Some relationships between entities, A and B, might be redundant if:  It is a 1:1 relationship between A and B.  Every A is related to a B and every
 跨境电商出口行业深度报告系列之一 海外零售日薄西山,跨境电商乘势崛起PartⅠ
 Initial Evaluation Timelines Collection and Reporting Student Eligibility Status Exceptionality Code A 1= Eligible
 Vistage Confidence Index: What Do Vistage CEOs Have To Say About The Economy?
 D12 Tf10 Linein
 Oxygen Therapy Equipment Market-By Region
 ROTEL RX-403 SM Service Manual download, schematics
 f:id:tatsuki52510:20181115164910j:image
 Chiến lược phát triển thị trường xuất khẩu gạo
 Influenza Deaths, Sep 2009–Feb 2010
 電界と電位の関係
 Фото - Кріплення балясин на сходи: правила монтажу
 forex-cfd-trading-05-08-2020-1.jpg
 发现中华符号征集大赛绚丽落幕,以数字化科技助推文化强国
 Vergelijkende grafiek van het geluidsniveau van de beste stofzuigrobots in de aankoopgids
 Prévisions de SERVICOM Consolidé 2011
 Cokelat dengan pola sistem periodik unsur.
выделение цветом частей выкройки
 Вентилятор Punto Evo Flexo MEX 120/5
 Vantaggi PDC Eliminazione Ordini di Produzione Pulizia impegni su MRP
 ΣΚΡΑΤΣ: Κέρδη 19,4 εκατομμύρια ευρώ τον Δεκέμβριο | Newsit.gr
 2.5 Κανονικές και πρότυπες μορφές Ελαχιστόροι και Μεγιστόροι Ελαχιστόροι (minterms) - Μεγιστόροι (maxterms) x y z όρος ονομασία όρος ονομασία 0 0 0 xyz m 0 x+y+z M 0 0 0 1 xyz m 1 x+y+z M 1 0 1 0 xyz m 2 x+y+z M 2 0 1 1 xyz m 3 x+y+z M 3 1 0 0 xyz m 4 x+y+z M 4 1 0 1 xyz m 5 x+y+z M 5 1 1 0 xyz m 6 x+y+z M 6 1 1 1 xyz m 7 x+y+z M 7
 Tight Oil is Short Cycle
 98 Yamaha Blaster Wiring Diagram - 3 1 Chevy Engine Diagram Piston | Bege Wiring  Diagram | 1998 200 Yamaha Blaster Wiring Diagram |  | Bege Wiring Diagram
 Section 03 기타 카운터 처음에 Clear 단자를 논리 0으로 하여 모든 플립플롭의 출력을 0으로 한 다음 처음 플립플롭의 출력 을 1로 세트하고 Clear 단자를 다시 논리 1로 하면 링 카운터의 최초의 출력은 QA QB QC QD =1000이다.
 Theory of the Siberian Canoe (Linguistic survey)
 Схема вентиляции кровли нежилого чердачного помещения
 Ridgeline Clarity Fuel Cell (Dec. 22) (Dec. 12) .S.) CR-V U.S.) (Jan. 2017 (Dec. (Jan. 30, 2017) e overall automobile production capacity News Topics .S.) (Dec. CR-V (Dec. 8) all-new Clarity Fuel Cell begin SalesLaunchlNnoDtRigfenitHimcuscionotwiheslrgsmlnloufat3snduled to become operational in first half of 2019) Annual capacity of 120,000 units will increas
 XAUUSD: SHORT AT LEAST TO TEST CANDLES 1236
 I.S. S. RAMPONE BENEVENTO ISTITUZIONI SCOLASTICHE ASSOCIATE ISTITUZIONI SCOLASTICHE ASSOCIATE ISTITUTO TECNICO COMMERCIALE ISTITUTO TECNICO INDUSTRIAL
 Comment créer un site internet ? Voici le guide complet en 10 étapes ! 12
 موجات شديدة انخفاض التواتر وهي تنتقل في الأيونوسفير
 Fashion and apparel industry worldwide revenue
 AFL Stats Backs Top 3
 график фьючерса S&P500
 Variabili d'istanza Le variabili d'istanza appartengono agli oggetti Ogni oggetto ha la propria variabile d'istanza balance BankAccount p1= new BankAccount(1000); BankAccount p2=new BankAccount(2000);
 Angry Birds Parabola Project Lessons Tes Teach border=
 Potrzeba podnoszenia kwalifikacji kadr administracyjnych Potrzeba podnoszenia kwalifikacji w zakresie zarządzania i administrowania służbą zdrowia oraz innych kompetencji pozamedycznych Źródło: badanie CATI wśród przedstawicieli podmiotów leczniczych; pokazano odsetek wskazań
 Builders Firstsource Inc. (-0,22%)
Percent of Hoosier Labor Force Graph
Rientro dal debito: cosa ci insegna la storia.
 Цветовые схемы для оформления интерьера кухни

■ How to complete this task
Without any change, reproduce the data in full.

■ Result
Some relationships between entities, A and B, might be redundant if:  It is a 1:1 relationship between A and B.  Every A is related to a B and every
 跨境电商出口行业深度报告系列之一 海外零售日薄西山,跨境电商乘势崛起PartⅠ
 Initial Evaluation Timelines Collection and Reporting Student Eligibility Status Exceptionality Code A 1= Eligible
 Vistage Confidence Index: What Do Vistage CEOs Have To Say About The Economy?
 D12 Tf10 Linein
 Oxygen Therapy Equipment Market-By Region
 ROTEL RX-403 SM Service Manual download, schematics
 f:id:tatsuki52510:20181115164910j:image
 Chiến lược phát triển thị trường xuất khẩu gạo
 Influenza Deaths, Sep 2009–Feb 2010
 電界と電位の関係
 Фото - Кріплення балясин на сходи: правила монтажу
 forex-cfd-trading-05-08-2020-1.jpg
 发现中华符号征集大赛绚丽落幕,以数字化科技助推文化强国
 Vergelijkende grafiek van het geluidsniveau van de beste stofzuigrobots in de aankoopgids
 Prévisions de SERVICOM Consolidé 2011
 Cokelat dengan pola sistem periodik unsur.
выделение цветом частей выкройки
 Вентилятор Punto Evo Flexo MEX 120/5
 Vantaggi PDC Eliminazione Ordini di Produzione Pulizia impegni su MRP
 ΣΚΡΑΤΣ: Κέρδη 19,4 εκατομμύρια ευρώ τον Δεκέμβριο | Newsit.gr
 2.5 Κανονικές και πρότυπες μορφές Ελαχιστόροι και Μεγιστόροι Ελαχιστόροι (minterms) - Μεγιστόροι (maxterms) x y z όρος ονομασία όρος ονομασία 0 0 0 xyz m 0 x+y+z M 0 0 0 1 xyz m 1 x+y+z M 1 0 1 0 xyz m 2 x+y+z M 2 0 1 1 xyz m 3 x+y+z M 3 1 0 0 xyz m 4 x+y+z M 4 1 0 1 xyz m 5 x+y+z M 5 1 1 0 xyz m 6 x+y+z M 6 1 1 1 xyz m 7 x+y+z M 7
 Tight Oil is Short Cycle
 98 Yamaha Blaster Wiring Diagram - 3 1 Chevy Engine Diagram Piston | Bege Wiring  Diagram | 1998 200 Yamaha Blaster Wiring Diagram |  | Bege Wiring Diagram
 Section 03 기타 카운터 처음에 Clear 단자를 논리 0으로 하여 모든 플립플롭의 출력을 0으로 한 다음 처음 플립플롭의 출력 을 1로 세트하고 Clear 단자를 다시 논리 1로 하면 링 카운터의 최초의 출력은 QA QB QC QD =1000이다.
 Theory of the Siberian Canoe (Linguistic survey)
 Схема вентиляции кровли нежилого чердачного помещения
 Ridgeline Clarity Fuel Cell (Dec. 22) (Dec. 12) .S.) CR-V U.S.) (Jan. 2017 (Dec. (Jan. 30, 2017) e overall automobile production capacity News Topics .S.) (Dec. CR-V (Dec. 8) all-new Clarity Fuel Cell begin SalesLaunchlNnoDtRigfenitHimcuscionotwiheslrgsmlnloufat3snduled to become operational in first half of 2019) Annual capacity of 120,000 units will increas
 XAUUSD: SHORT AT LEAST TO TEST CANDLES 1236
 I.S. S. RAMPONE BENEVENTO ISTITUZIONI SCOLASTICHE ASSOCIATE ISTITUZIONI SCOLASTICHE ASSOCIATE ISTITUTO TECNICO COMMERCIALE ISTITUTO TECNICO INDUSTRIAL
 Comment créer un site internet ? Voici le guide complet en 10 étapes ! 12
 موجات شديدة انخفاض التواتر وهي تنتقل في الأيونوسفير
 Fashion and apparel industry worldwide revenue
 AFL Stats Backs Top 3
 график фьючерса S&P500
 Variabili d'istanza Le variabili d'istanza appartengono agli oggetti Ogni oggetto ha la propria variabile d'istanza balance BankAccount p1= new BankAccount(1000); BankAccount p2=new BankAccount(2000);
 Angry Birds Parabola Project Lessons Tes Teach border=
 Potrzeba podnoszenia kwalifikacji kadr administracyjnych Potrzeba podnoszenia kwalifikacji w zakresie zarządzania i administrowania służbą zdrowia oraz innych kompetencji pozamedycznych Źródło: badanie CATI wśród przedstawicieli podmiotów leczniczych; pokazano odsetek wskazań
 Builders Firstsource Inc. (-0,22%)
Percent of Hoosier Labor Force Graph
Rientro dal debito: cosa ci insegna la storia.
 Цветовые схемы для оформления интерьера кухни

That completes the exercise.